Supplied entries Start Marker

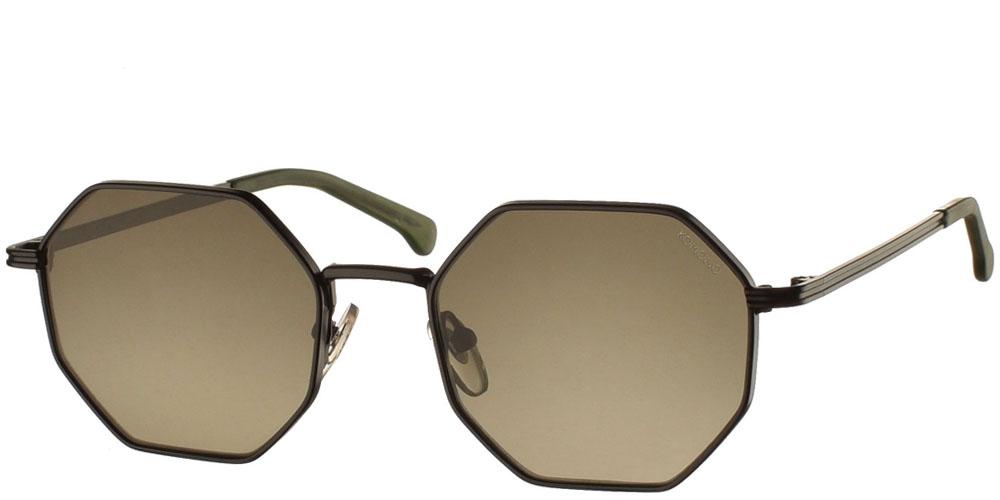 Γυναικεία και ανδρικά μεταλλικά πολυγωνικά γυαλιά ηλίου Komono Monroe Black Green σε μαύρο μεταλλικό χρώμα για όλα τα πρόσωπα.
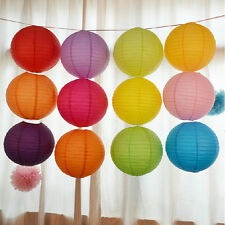 """3""""  Lot Color Chinese Paper Lanterns Wedding Party Decoration Round Decoration"""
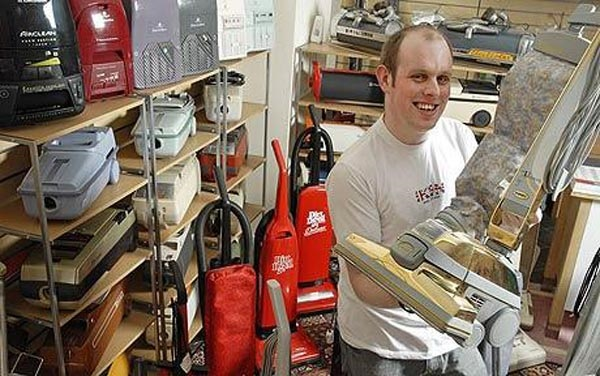 James Brown and his Vacuum Cleaner Museum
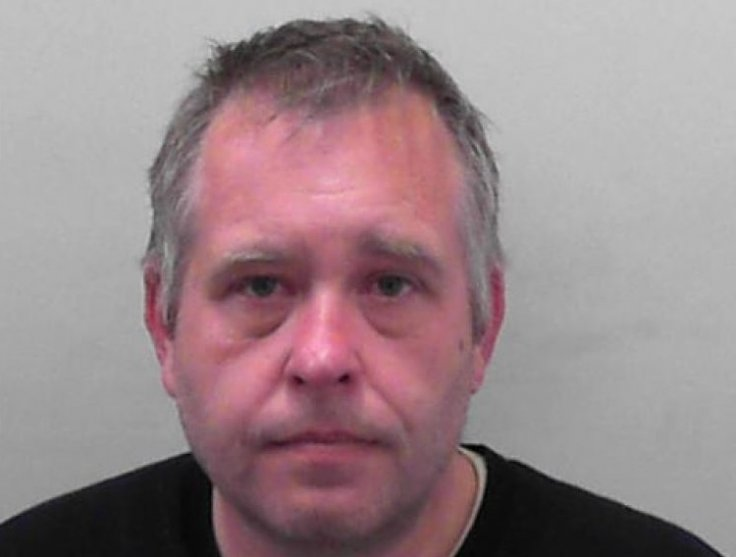 Paedophile primary school teacher jailed after watching live rape of ...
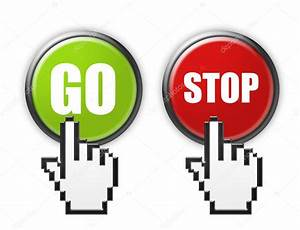 Stop And Go : fao stabba general talk the hunting life ~ Medecine-chirurgie-esthetiques.com Avis de Voitures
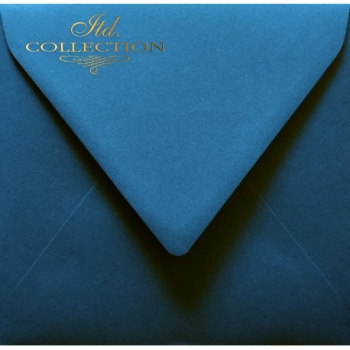 .Envelope KP02.21 'K4' 154x154 dark blue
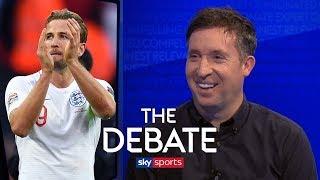 Is Harry Kane really the best goalscorer in the world? | The Debate | Fowler & Dublin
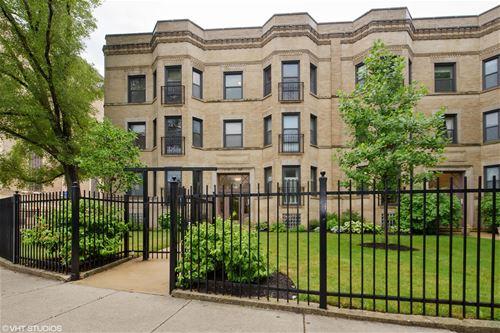 4753 N Magnolia Unit 1, Chicago, IL 60640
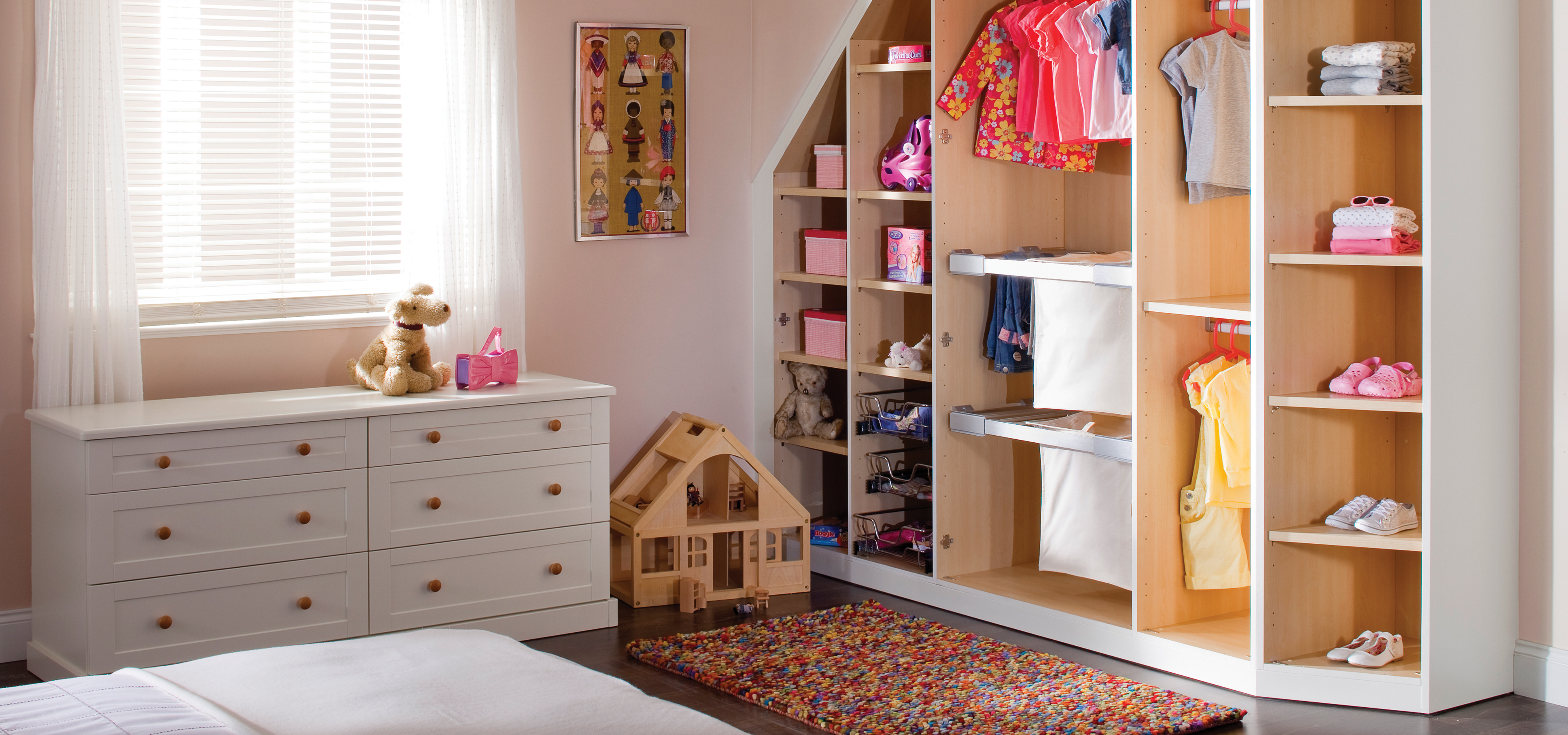 Interior Layout perfect for children
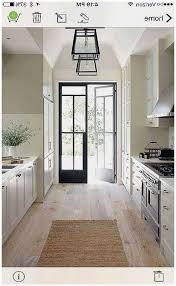 kitchen ceiling lighting design. Ceiling Light Kitchen Ideas Lighting  Lights New T Kitchen Ceiling Lighting Design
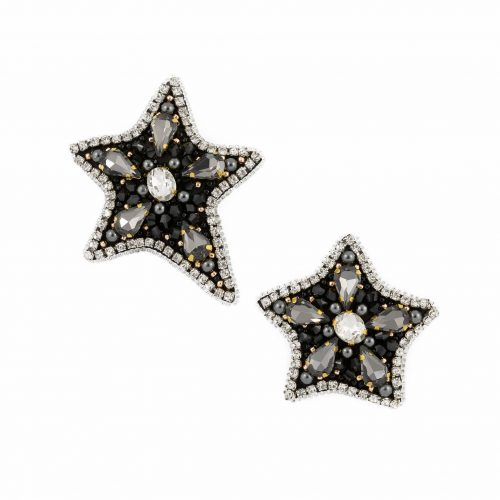 Star Brooch Set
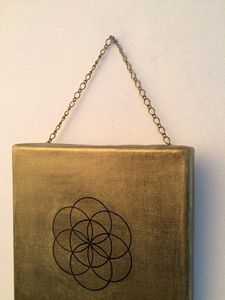 Golden flower of life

Supplied entries End Marker

**What the task requires**
The answer should contain only the lines from the start of the records above through the line with "Paedophile primary school", copied exactly, and no pictures.

**Exercise solution**
 Γυναικεία και ανδρικά μεταλλικά πολυγωνικά γυαλιά ηλίου Komono Monroe Black Green σε μαύρο μεταλλικό χρώμα για όλα τα πρόσωπα.
 """3""""  Lot Color Chinese Paper Lanterns Wedding Party Decoration Round Decoration"""
 James Brown and his Vacuum Cleaner Museum
 Paedophile primary school teacher jailed after watching live rape of ...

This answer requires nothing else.